When the UK’s Al Rayan Bank needed funding to sustain expansion, it was bound by sharia rules on interest. Its innovative solution was a residential mortgage-backed securitisation, which successfully attracted a mixture of investors, as David Wigan reports.

Amir Firdaus

Amir Firdaus

Al Rayan Bank was the first Islamic high street bank launched outside the Middle East. Starting operations in 2004 and growing a balance sheet in the vicinity of £2bn ($2.8bn) since then, it is part of the crop of UK challenger banks trying to muscle into a market dominated by a handful of global giants. However, when it comes to funding, the bank has been competing with one hand tied behind its back.

Al Rayan runs its business in compliance with sharia law, which means it cannot pay interest. This blocks access to liquidity sources such as the Bank of England’s term-funding scheme (which ended in February 2018), which has helped many challengers keep pace with larger rivals. To survive, it has had to think differently.

“As the UK’s first sharia-compliant retail bank, and because of our relatively small size, we have been required to take a considered approach to our funding strategy,” says treasurer Amir Firdaus. “Our main source of funding has been from the retail market in the form of deposits, and we have also had equity funding from our main shareholders.”

Keen interest

The bank received a cash injection in 2014 when it became a majority-owned subsidiary of Masraf Al Rayan, Qatar’s most profitable sharia-compliant bank, and in turn changed its name from Islamic Bank of Britain. Demand accelerated from the UK’s Muslim population of nearly 3 million, leading to 49% compound annual growth of the bank’s assets from 2013 to 2016. As its business expanded, the bank realised it needed a more sustainable source of funding, the obvious source being the capital markets.

“We got to a point where we were approaching the critical mass required to justify a capital market transaction,” says Mr Firdaus. “Also, last year when it was announced that the Bank of England’s term funding scheme was coming to an end, we realised that many challenger banks would be coming back to the retail market for funding, and competition would rise sharply, so from a timing perspective we felt that it was a good time to make our move.”

In November 2017, Moody’s awarded Al Rayan an Aa3 deposit rating, citing support from its parent. The rating came with a 'negative' outlook, which the agency said reflected the possible impact of Qatar’s ongoing dispute with neighbouring countries amid accusations of links with terrorism.
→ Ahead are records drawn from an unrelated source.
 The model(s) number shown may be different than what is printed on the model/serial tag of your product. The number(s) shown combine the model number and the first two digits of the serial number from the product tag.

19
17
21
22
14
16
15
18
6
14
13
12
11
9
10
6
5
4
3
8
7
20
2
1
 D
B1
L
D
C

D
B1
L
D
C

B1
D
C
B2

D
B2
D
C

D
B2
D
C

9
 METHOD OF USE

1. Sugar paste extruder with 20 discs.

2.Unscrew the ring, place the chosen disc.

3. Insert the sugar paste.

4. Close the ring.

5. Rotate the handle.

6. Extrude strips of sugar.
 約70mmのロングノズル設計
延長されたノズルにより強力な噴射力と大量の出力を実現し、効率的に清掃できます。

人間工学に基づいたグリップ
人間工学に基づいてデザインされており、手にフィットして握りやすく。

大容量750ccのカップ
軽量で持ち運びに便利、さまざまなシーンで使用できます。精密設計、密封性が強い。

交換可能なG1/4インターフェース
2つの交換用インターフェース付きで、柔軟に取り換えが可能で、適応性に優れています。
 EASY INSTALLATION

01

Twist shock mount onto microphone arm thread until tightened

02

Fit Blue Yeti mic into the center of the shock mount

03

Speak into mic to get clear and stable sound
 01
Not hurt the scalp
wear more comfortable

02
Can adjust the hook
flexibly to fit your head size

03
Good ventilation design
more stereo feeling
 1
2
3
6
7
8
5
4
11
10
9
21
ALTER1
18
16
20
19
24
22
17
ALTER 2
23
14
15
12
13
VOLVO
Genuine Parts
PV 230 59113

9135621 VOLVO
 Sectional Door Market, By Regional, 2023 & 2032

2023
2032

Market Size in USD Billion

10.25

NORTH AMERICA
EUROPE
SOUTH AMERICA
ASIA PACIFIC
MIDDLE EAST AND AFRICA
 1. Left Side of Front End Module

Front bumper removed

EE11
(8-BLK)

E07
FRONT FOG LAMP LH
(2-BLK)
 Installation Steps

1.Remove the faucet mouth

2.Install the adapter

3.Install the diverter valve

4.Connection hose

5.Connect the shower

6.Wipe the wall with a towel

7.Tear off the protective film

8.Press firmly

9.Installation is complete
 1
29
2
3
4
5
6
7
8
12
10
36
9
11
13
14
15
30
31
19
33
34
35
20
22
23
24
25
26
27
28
“Once our rating was in place we were in a position to move forward, and our plan was to secure the cheapest possible funding, so that we could be as competitive as possible,” says Mr Firdaus. “Sharia-compliant home finance tends to be more expensive [than conventional mortgages] anyway, so we wanted as much as possible to offset that disadvantage.”

Broader investor appeal

Given the bank’s mortgage-dominated balance sheet, it made sense to look at a securitisation. The bank wanted a structure that was amenable both to Islamic and conventional investors. The prohibition of interest means sharia-compliant mortgages differ from normal home loans; rather than lending on a property and taking a charge, it co-invests with the customer and shares in the profits.

The Birmingham-based bank bundled together nearly 1700 of these 'home purchase plans' and set up the Tolkien Funding Sukuk, a special purpose vehicle named after author JRR Tolkien (a former Birmingham resident). “We wanted to ensure that from the investors’ point of view it looked like a completely normal residential mortgage-backed securitisation [RMBS], despite the sharia properties,” says Mr Firdaus. “We spent a lot of time showing how it is a conventional UK-regulated product that is enforceable under UK law.”

Some investors were concerned in general about sukuk markets after United Arab Emirates-based energy company Dana Gas’s recent claim that an outstanding sukuk was no longer compliant with Islamic law, and therefore that it had no obligation to pay. “We had to reassure investors that there was no way the deal would not remain sharia-compliant, because compliance is built into the structure,” says Mr Firdaus. “So, for example, the trustee would not switch to an interest-bearing account.”

Due to its relatively small size, Al Rayan did most of the marketing itself, visiting conventional and sharia-complaint fund managers and pension funds in January and early February. It also instructed Standard Chartered to do some of the heavy lifting on documentation and on the issuance itself.

Getting it right

The deal was announced in mid-February and book building progressed over several days, based on a price indication of Libor plus 80 basis points (bps) for a £250m transaction. A conventional RMBS would be expected to price at about Libor plus 40bps. Ultimately, the book was 1.5 times oversubscribed, pricing in line with initial talk and at the advertised size.

“We were happy to pay 20bps more because it was a sukuk and another 20bps because we were a first-time issuer,” says Mr Firdaus, who thought Al Rayan would have to pay more. “We also made sure there was some allocation to dealers so that investors could be certain there would be liquidity if they wanted it,” he adds.

In the following month, the bond was trading about 70bps over Libor, which suggests Al Rayan got it about right, and promises a rosy future for the UK’s nascent market in sukuk RMBS.